India is home to many of the world’s ‘fake journals’, which will publish even nonsensical papers in exchange for a fee. They are the product of, among other things, a ‘publish or perish’ academic culture that has dominated India without paying sufficient attention to academics ability and/or willingness to conduct research. When institutions required even teachers to conduct studies, write papers and have them published, ‘pay and publish’ journals turned up to turn quick and easy profits.

At the same time, these three incidents – and many others that news agencies haven’t covered – highlight three common problems that make the girl and others like her susceptible to being tricked.

The first is NASA’s presence in public discourse in India, especially of late where the space agency has routinely featured in conversations (outside of the spaceflight circuit) as an ultimate arbiter of excellence.

For example, in 2019, former education ministry minister Ramesh Pokhriyal ‘Nishank’ said at the 57th convocation of IIT Bombay, “NASA has said in the near future if computers have to speak, then they can only do so on the strength of Sanskrit, else computers will crash because Sanskrit is a scientific language.” There seems to be an impression that ‘if NASA says something, it must be true’. But like the Indian Space Research Organisation, NASA primarily builds and launches rockets and satellites, and funds space activities and research.
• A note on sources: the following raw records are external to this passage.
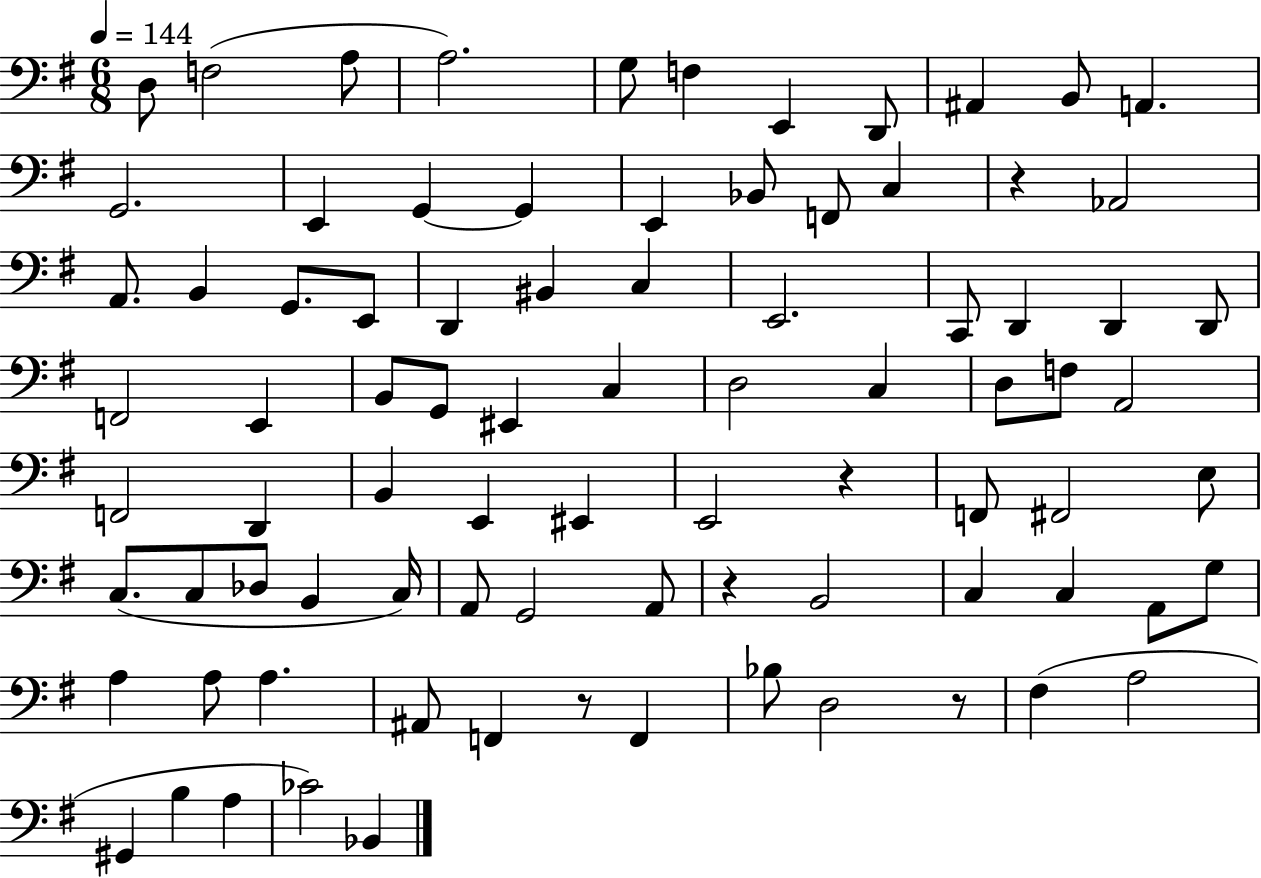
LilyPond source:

{
  \clef bass
  \numericTimeSignature
  \time 6/8
  \key g \major
  \tempo 4 = 144
  d8 f2( a8 | a2.) | g8 f4 e,4 d,8 | ais,4 b,8 a,4. | \break g,2. | e,4 g,4~~ g,4 | e,4 bes,8 f,8 c4 | r4 aes,2 | \break a,8. b,4 g,8. e,8 | d,4 bis,4 c4 | e,2. | c,8 d,4 d,4 d,8 | \break f,2 e,4 | b,8 g,8 eis,4 c4 | d2 c4 | d8 f8 a,2 | \break f,2 d,4 | b,4 e,4 eis,4 | e,2 r4 | f,8 fis,2 e8 | \break c8.( c8 des8 b,4 c16) | a,8 g,2 a,8 | r4 b,2 | c4 c4 a,8 g8 | \break a4 a8 a4. | ais,8 f,4 r8 f,4 | bes8 d2 r8 | fis4( a2 | \break gis,4 b4 a4 | ces'2) bes,4 | \bar "|."
}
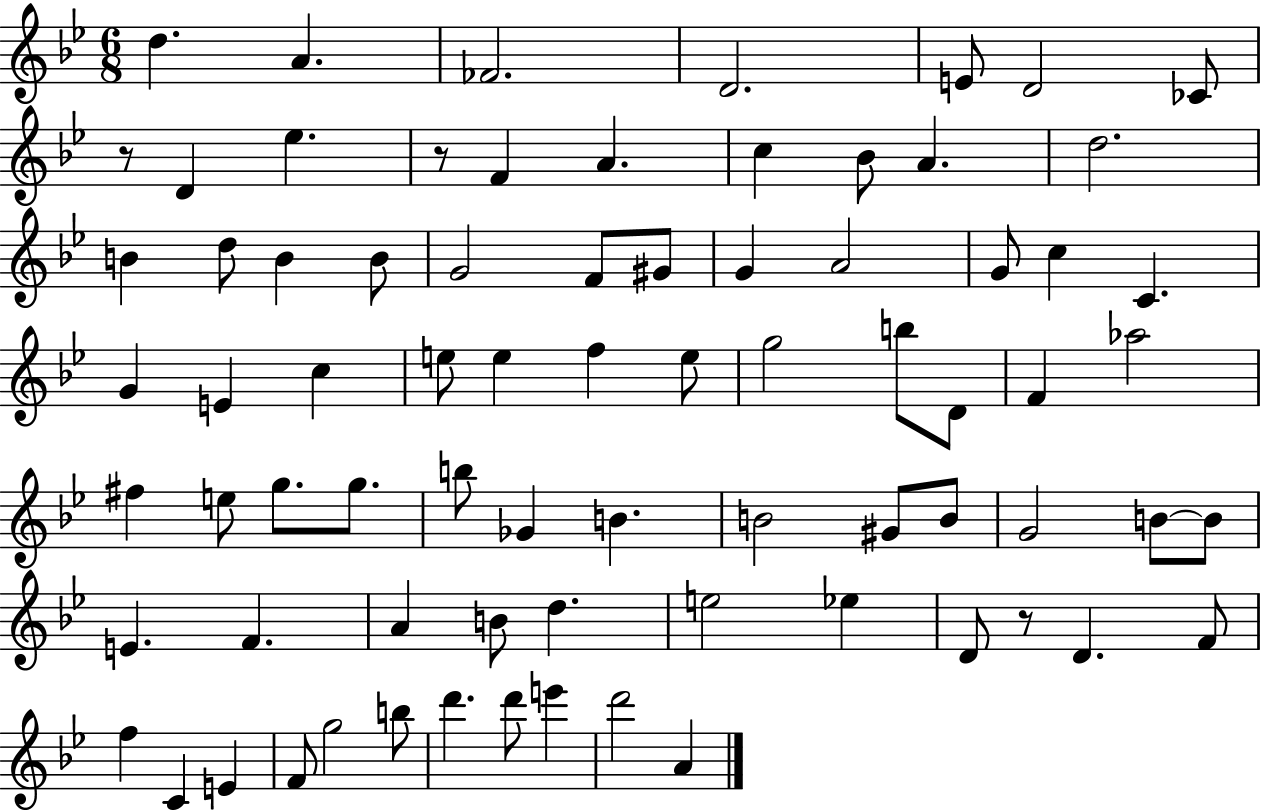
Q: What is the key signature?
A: BES major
Second, we lack a wider appreciation for what black holes really are. It may not be a coincidence that both the Aurangabad and the West Bengal students claimed, five years apart, that they had a theory about black holes. It is hard to say who got the idea first – a third-party individual, their parents or themselves. But at the heart of these incidents is the conviction that not many people understand what black holes are, and claims involving them are likely to go unchecked.

Of course, the news agency ANI is also to blame for amplifying such untenable claims. (Another email supposedly from NASA contains a glaring spelling mistake that should have rung alarm bells.) Another news publisher also reported that the girl would attend a conference organised by NASA, with the agency bearing all her expenses, in October 2021. A different outlet that had published ANI’s article took it down on August 20, pending review.

As for the third and final problem: there appear to be a Twitter account and a profile on upwork (an online marketplace for freelance work) associated with her name, where she claims to be an “assistant researcher at NASA Langley Centre”. (The Langley website doesn’t show her name.) Both Twitter and upwork require their users to be 18 years or older, whereas ANI’s report says she is only 14 years old.

All this goes to show the inordinate expectations we are developing of our children, to achieve greater goals at younger and younger ages, with little of the requisite support at home or in school. ANI’s tweets on Twitter also include photos of the girl typing on her laptop, at her desk at home, from multiple angles, and speaking to the camera. It’s unclear who created these profiles and photo-ops, but it does not bode well for her and her family’s mental well-being to be exposed this way for dubious reasons.